CursedBrudda, a twenty-something-year-old British lad, is tearing up the YouTube and Instagram food-content game. He looks like a rejected Channel 4 Skins protagonist (for being too on the nose), and with tats like an American mumble rapper his unapologetic deviancy is the crystallization of food slop entertainment.
Active for only a year, he already has a full plate of content for you to rot your brain cells with. My favourite, "Cursed Corner Shop" lets you witness him acquire, assemble and then engulf unholy combinations of convenience-store food.
Classic combos include (but are never limited to) a dubiously fresh prepackaged egg sandwich used as vehicle for canned fish and pickled meat married together with enough hot sauce to effectively fight white stereotypes. He never wastes it either, each abomination is double fisted down his willing gullet and licked clean, all the while maintaining perfect eye contact with the camera.

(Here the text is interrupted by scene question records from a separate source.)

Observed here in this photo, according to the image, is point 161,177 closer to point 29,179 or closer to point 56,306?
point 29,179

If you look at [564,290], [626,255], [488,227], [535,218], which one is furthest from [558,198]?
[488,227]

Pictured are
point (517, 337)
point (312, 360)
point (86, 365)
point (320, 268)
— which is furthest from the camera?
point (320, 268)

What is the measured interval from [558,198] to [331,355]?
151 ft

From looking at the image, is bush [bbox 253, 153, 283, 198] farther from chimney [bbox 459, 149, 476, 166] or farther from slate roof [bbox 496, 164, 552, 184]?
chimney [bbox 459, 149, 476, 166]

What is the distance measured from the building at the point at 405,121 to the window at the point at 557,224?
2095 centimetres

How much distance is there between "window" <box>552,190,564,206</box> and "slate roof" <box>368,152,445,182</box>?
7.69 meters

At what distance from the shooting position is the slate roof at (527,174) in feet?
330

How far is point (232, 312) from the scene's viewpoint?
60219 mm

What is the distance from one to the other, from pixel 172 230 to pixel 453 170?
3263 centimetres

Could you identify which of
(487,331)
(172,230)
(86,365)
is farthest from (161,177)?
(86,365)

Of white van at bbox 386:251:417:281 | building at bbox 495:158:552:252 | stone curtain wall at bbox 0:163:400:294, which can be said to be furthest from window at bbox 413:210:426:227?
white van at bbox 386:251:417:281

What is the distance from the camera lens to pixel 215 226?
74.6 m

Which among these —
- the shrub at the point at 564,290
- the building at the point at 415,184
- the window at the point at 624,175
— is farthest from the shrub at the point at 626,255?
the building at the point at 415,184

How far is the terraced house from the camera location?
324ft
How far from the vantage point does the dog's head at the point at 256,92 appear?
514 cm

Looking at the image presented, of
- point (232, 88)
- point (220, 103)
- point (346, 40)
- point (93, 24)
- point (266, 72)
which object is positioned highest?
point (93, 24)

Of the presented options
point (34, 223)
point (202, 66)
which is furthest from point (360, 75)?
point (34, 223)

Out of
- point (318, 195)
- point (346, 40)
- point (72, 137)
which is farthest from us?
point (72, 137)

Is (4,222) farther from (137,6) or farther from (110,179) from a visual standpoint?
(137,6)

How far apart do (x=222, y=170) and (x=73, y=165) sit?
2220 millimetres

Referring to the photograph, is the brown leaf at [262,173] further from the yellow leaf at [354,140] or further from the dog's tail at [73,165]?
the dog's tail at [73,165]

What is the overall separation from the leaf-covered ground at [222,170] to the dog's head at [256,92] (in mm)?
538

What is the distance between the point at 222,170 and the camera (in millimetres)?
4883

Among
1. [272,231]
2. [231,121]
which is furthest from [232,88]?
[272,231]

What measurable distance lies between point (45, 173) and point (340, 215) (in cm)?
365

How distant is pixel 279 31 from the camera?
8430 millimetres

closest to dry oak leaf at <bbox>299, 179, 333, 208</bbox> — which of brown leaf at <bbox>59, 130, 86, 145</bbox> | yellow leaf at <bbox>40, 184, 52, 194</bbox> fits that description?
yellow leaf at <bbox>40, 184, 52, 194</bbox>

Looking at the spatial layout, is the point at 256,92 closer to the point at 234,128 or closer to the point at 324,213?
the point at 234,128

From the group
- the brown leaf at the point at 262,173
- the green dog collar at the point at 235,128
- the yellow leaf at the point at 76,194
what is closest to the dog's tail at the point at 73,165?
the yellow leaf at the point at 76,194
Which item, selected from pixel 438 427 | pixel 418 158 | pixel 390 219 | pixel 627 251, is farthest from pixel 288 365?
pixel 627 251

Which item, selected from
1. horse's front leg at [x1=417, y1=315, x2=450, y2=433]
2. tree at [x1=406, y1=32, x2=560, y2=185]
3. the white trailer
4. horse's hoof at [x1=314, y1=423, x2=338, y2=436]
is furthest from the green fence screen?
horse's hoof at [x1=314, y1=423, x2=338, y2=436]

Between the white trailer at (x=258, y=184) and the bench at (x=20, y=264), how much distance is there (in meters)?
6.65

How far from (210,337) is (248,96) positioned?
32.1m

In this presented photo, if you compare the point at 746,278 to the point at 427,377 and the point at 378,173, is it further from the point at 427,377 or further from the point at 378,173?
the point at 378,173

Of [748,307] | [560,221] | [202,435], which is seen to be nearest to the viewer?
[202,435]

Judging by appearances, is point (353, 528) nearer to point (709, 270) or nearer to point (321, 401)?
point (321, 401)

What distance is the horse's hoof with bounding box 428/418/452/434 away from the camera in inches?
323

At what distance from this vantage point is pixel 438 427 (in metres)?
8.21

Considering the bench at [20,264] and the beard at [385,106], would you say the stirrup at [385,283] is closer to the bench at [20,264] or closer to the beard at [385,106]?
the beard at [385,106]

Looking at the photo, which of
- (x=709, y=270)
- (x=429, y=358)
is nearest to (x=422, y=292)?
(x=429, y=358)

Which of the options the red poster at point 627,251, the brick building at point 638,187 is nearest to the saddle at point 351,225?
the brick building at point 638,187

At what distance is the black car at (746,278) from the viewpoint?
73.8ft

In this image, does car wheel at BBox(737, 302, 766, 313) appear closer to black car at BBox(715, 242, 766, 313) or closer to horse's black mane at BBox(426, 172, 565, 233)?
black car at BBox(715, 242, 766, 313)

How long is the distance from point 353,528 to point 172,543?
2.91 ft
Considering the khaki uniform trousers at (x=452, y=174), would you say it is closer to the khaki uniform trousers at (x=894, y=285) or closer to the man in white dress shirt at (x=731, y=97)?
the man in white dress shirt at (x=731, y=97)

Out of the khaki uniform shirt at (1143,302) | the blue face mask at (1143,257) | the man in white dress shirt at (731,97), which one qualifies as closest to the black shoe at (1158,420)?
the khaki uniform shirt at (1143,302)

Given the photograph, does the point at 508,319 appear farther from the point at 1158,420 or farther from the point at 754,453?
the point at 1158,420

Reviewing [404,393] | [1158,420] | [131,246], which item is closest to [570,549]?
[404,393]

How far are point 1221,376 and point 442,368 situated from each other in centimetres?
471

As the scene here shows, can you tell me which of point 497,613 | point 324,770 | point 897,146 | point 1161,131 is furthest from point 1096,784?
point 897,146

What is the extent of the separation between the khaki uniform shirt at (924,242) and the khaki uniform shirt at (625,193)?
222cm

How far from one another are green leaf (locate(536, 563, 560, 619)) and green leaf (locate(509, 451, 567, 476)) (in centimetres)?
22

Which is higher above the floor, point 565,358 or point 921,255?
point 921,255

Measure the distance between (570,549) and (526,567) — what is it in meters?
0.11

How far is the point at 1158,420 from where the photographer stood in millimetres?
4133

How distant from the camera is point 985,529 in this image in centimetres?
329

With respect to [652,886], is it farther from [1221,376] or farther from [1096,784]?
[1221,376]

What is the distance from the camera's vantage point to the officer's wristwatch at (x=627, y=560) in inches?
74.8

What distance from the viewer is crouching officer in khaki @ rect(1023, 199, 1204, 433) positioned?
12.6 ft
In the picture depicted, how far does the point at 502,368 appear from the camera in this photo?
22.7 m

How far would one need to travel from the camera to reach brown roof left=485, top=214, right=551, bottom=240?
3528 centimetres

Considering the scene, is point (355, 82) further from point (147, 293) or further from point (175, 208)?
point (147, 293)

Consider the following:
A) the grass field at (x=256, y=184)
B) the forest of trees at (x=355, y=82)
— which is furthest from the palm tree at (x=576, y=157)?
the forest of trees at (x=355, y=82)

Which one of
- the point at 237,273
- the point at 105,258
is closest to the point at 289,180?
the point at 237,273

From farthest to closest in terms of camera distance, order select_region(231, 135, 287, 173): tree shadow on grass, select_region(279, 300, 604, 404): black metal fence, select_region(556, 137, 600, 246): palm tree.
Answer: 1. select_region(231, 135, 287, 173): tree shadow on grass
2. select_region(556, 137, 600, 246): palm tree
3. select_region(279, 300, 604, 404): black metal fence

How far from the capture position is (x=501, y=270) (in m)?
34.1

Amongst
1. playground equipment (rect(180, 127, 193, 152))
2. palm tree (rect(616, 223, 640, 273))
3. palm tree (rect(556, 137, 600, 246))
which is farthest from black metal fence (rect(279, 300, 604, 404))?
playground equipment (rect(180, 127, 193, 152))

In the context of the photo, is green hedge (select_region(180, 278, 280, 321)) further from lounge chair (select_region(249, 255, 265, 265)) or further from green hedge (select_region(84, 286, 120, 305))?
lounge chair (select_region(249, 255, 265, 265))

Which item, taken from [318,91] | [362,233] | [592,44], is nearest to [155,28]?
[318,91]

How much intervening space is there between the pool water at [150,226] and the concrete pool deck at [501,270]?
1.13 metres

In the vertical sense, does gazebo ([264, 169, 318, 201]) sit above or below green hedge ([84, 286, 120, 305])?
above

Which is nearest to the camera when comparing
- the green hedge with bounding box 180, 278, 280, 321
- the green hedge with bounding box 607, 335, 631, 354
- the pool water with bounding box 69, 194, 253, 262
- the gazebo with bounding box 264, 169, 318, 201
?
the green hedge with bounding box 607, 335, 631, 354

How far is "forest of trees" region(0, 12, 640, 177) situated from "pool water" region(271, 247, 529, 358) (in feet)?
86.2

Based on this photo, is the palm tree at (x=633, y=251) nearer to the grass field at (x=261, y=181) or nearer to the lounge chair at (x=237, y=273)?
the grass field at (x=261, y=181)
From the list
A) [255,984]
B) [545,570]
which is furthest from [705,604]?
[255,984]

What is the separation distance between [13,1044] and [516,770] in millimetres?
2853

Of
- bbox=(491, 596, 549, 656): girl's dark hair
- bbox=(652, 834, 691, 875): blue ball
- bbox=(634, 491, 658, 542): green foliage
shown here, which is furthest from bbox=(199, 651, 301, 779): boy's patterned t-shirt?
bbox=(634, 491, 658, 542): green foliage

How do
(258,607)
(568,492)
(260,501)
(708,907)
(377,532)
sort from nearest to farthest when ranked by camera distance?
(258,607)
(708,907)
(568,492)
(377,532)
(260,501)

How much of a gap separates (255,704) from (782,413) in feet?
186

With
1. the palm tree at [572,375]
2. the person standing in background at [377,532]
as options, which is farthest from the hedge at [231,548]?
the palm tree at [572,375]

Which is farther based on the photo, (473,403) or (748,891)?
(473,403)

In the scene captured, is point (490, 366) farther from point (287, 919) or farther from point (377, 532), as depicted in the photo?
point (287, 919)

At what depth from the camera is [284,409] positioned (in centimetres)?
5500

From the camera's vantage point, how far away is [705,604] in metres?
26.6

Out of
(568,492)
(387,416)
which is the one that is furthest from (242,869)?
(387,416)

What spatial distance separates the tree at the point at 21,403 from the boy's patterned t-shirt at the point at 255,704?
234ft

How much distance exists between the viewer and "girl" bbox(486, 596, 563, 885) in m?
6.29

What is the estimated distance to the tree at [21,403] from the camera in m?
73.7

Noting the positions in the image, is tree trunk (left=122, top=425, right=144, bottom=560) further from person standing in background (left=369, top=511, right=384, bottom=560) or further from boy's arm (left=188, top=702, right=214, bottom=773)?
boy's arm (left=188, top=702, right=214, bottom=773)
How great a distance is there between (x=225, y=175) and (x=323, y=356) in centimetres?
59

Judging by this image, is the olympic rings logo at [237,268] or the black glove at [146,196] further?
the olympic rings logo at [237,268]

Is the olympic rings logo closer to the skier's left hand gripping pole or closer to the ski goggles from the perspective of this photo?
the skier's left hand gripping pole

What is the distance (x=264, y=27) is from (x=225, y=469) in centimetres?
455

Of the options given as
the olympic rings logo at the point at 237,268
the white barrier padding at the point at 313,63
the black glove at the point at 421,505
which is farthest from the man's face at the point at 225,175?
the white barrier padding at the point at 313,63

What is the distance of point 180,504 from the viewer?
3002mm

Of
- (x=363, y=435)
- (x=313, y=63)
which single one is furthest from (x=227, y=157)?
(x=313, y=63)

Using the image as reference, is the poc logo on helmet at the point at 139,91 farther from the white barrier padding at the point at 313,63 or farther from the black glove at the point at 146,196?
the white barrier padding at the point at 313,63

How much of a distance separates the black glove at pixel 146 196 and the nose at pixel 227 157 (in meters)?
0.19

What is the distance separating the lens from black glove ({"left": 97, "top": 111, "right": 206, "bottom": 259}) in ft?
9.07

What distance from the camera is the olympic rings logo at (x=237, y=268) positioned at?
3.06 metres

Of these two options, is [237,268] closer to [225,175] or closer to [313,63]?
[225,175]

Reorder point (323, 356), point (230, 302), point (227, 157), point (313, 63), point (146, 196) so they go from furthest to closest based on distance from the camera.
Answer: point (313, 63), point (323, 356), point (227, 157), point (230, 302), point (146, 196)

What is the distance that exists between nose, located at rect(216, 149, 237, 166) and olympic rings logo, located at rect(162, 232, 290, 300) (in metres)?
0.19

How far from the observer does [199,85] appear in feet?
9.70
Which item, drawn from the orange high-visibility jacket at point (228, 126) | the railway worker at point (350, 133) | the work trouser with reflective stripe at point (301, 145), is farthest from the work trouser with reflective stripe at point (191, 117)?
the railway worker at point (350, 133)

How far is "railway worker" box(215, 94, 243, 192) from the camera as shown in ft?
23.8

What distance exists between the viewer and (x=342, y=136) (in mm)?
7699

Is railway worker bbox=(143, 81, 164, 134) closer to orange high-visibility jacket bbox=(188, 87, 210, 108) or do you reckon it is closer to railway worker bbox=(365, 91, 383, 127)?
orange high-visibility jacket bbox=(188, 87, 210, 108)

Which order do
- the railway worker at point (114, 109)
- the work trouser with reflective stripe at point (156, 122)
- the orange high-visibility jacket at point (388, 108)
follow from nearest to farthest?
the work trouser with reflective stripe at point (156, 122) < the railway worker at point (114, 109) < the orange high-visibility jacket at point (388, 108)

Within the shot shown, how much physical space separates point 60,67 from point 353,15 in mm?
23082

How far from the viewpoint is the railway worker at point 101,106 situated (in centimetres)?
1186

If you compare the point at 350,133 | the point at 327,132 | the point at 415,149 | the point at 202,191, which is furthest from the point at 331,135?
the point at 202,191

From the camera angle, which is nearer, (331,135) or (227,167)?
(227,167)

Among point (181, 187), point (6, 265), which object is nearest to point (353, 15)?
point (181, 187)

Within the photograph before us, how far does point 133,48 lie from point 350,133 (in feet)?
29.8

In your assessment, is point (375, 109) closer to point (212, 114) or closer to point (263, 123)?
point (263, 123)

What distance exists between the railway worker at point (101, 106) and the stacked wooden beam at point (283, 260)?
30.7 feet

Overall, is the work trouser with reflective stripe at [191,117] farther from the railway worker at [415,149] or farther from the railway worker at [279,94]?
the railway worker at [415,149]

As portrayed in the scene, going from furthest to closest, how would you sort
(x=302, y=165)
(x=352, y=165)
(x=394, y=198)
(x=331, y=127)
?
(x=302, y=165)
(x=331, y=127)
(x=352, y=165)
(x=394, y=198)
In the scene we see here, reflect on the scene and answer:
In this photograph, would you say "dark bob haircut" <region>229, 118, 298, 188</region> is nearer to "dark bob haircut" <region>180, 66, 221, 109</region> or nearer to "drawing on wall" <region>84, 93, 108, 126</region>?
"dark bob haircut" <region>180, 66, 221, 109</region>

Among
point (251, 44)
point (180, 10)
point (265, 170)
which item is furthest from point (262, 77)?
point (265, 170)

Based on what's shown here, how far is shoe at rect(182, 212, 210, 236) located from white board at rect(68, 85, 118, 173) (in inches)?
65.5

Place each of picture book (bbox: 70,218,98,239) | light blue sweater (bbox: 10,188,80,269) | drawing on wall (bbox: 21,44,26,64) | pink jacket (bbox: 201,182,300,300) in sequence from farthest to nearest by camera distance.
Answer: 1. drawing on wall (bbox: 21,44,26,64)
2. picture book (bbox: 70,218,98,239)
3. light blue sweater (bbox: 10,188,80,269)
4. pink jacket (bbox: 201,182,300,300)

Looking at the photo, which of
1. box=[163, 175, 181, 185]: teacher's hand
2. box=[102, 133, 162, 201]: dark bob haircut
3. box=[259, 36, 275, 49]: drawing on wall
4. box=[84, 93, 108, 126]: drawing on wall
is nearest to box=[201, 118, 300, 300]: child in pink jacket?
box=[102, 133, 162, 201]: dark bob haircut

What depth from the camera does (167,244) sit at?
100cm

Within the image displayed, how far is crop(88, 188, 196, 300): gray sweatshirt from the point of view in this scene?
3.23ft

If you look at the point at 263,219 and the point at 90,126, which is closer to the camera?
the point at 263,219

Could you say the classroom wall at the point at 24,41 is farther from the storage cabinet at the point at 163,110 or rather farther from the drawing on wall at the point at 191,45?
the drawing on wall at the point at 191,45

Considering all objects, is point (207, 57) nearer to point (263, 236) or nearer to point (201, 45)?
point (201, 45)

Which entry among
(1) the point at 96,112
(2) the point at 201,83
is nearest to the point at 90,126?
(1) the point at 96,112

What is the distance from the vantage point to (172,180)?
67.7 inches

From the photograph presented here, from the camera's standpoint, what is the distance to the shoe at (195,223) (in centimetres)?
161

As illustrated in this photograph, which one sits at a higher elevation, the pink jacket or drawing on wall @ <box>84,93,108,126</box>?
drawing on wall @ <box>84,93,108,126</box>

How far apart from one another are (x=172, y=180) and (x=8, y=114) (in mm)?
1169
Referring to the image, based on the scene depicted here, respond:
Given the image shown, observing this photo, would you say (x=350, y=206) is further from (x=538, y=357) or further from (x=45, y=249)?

What he does, he does well, but it's nothing new. Countless influencers and content-creators do the same thing: muckbangs, insipid food reviews and deranged how-tos. All following the blueprint begun back in the day, back in 2010 when Epic Meal Time hit the magic formula of grotesque excess and spectacle eating.
Running in circles so that Zoomers may one day walk, they pioneered the formula and grew fat(ter) on it. Today their channel is as any other, short-form, long form, fucking podcasts and endless crossovers. The magic long gone.
What sets CursedBrudda apart from the others, apart from the fat-fuck Canadians is one key aspect.
He's honest.
Each short is narrated with a self-aware quipiness characteristic of British youth. He curses and makes vulgar innuendo over footage of him inhaling a chicken pot pie stuffed with cold mac-n-cheese from a can, slathered in hot sauce and unceremoniously fucked by red-hot Cheetos; all the while admitting how disgusting it is.
Heinous is closer to an accurate description, his acknowledgment of the deplorable nature of what we accept and consume is nothing short of performance art.
It's refreshingly bleak and addictively unappetizing and he knows it.
In contrast, the dinosaur Canadians would have hoped to convince you that their thrice baked, fried and/or otherwise entirely overcooked, recooked and partially reheated fast-food gastro-crime was the pinnacle of cuisine.
Theirs was a time where the term content creator did not exist. Where the marketing of Jack Daniels and the objectification of women was packaged as child friendly for having swear words bleeped out, and the coolest thing was bacon. Pulling thumbnail expressions that put even the most elaborate of Wojak memes to shame, the only impressive thing they really achieved was managing to be massively overweight and gaunt simultaneously.

Cursedbrudda is what they may have helped create but could never be. The perfected present where objectification is called empowerment and every joke and in-character over exaggeration is made with a nod to camera. An ever-expanding campaign of honest degeneracy, smug to the non-reality of social media.

Without any façade or pretence, CursedBrudda forces us to ask ourselves why we enjoy watching people gulp down shit as entertainment.
Then again, you wouldn't know the taste of it from watching a screen. Because that tastes like distraction and detachment. Like nothing. The good food too, the food that isn't shit that is.
Nothing.
The food is shit or will invariably become shit anyway. But you don't have to eat it. Endure an insatiable hunger while grubby thumbs swipe from blue light to blue waffle with the precision of an underpaid fast-food worker instead.
A hunger for content is a snake eating its tail in-front of a tripod and ring light.
Our culture isn't dead, it's just rotting. You can't smell it, and through a screen it doesn't taste like anything.
You just have to watch.
Or better yet: set-up your own camera and lighting, and join in. Satiate your hunger and be consumed in the pursuit of content.
At least then you can taste what's killing you before you die.